She then ceases to be a rather frumpish gym-slipped, spectacle-wearing girl hovering in that awkward no-man-'s-land between childhood and maturity. He has become the court jester with his mother, Aurora's old nurse Dame Kitty La Quiche, (Collett) in full-blown cynicism mode.

Collett makes a good Dame, with sparks flying in her relationship with Ronnie Toms' King Bombasto. Helen Crosse's Carabosse – yet another of those steal-the-show villainesses with which this year's crop of pantomimes has been so well endowed – does run rings around her sister fée, Lily Tello's Twinkletoes.

Enter Prince Ivan (Hayden Wood), a royal not trying too hard in his search for a suitable wife. His encounters with Aurora, neither knowing who the other one is, work well and lead naturally to his rescue of her. The dancers, junior and senior, are talented and Crosse has given them some quite tricky steps to perform.

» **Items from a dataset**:
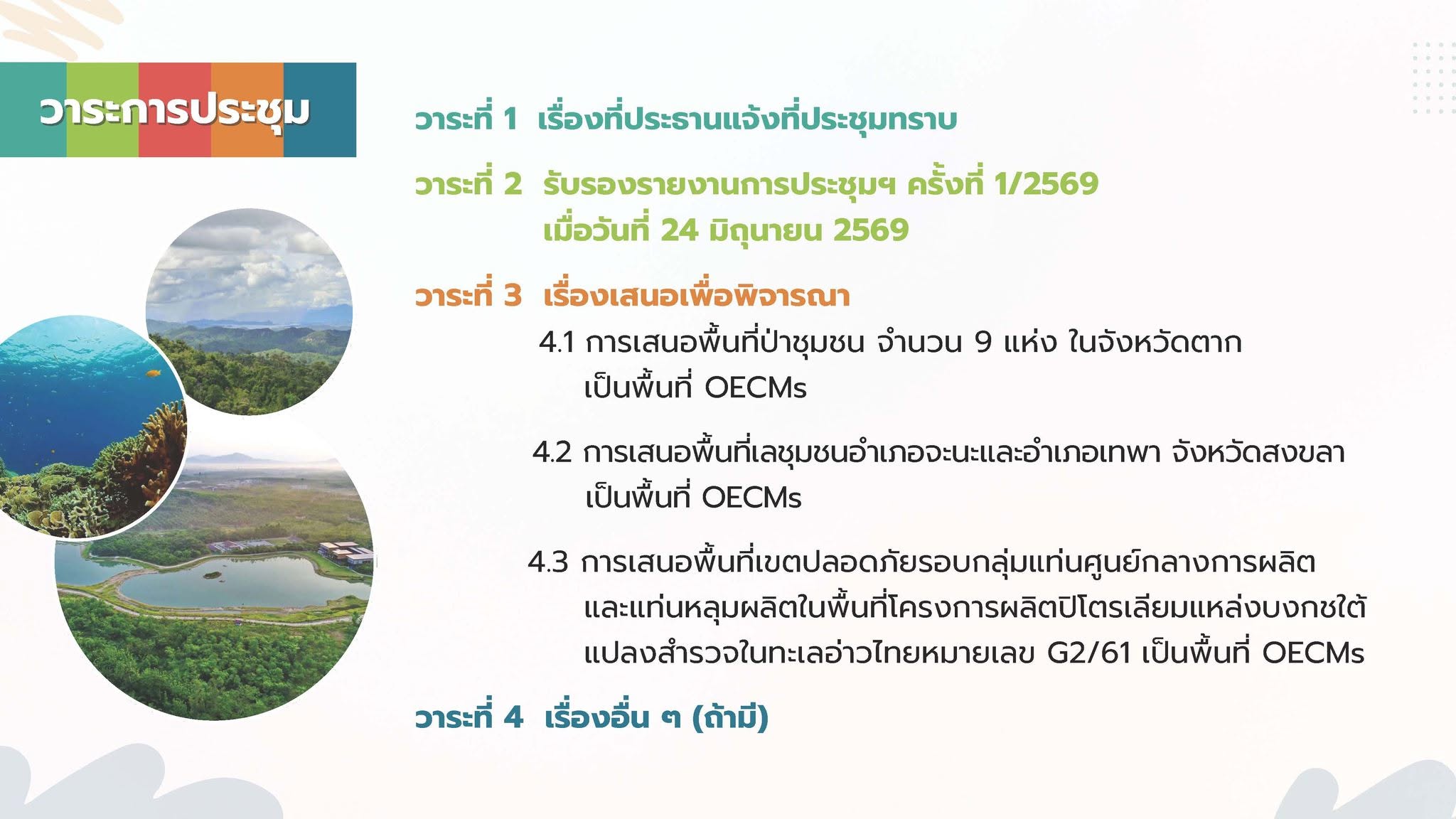 วาระการประชุม

วาระที่ 1 เรื่องที่ประธานแจ้งที่ประชุมทราบ

วาระที่ 2 รับรองรายงานการประชุมฯ ครั้งที่ 1/2569 เมื่อวันที่ 24 มิถุนายน 2569

วาระที่ 3 เรื่องเสนอเพื่อพิจารณา

4.1 การเสนอพื้นที่ป่าชุมชน จำนวน 9 แห่ง ในจังหวัดตาก เป็นพื้นที่ OECMs

4.2 การเสนอพื้นที่เลชุมชนอำเภอจะนะและอำเภอเทพา จังหวัดสงขลา เป็นพื้นที่ OECMs

4.3 การเสนอพื้นที่เขตปลอดภัยรอบกลุ่มแท่นศูนย์กลางการผลิต และแท่นหลุมผลิตในพื้นที่โครงการผลิตปิโตรเลียมแหล่งบงกชใต้ แปลงสำรวจในทะเลอ่าวไทยหมายเลข G2/61 เป็นพื้นที่ OECMs

วาระที่ 4 เรื่องอื่น ๆ (ถ้ามี)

» **Problem 1**:
Do the following statements agree with the pantomime review? Answer yes or no for each, and quote the words from the review that decide it. (a) Hayden Wood plays Prince Ivan. (b) When Prince Ivan and Aurora meet, he knows who she is. (c) Ronnie Toms plays King Bombasto.
» **Problem 2**:
In the pantomime review, which performer plays Twinkletoes?
» **Problem 3**:
Continue the pantomime review from its final sentence.

» **Answer area 1**:
(a) Yes: "Enter Prince Ivan (Hayden Wood)"
(b) No: "neither knowing who the other one is"
(c) Yes: "Ronnie Toms' King Bombasto"

» **Answer area 2**:
Lily Tello.

» **Answer area 3**:
Guy Masterson is the director with Nikki Laurence as musical director. This is one of those shows which proe that you don't have to travel miles to a large theatre with a star-studded cast on offer for theatrical entertainment. Check out your local playhouse first – you may be pleasently surprised.

The Sleeping Beauty runs at the Hawthorne Theatre, Welwyn Garden City until 3 January.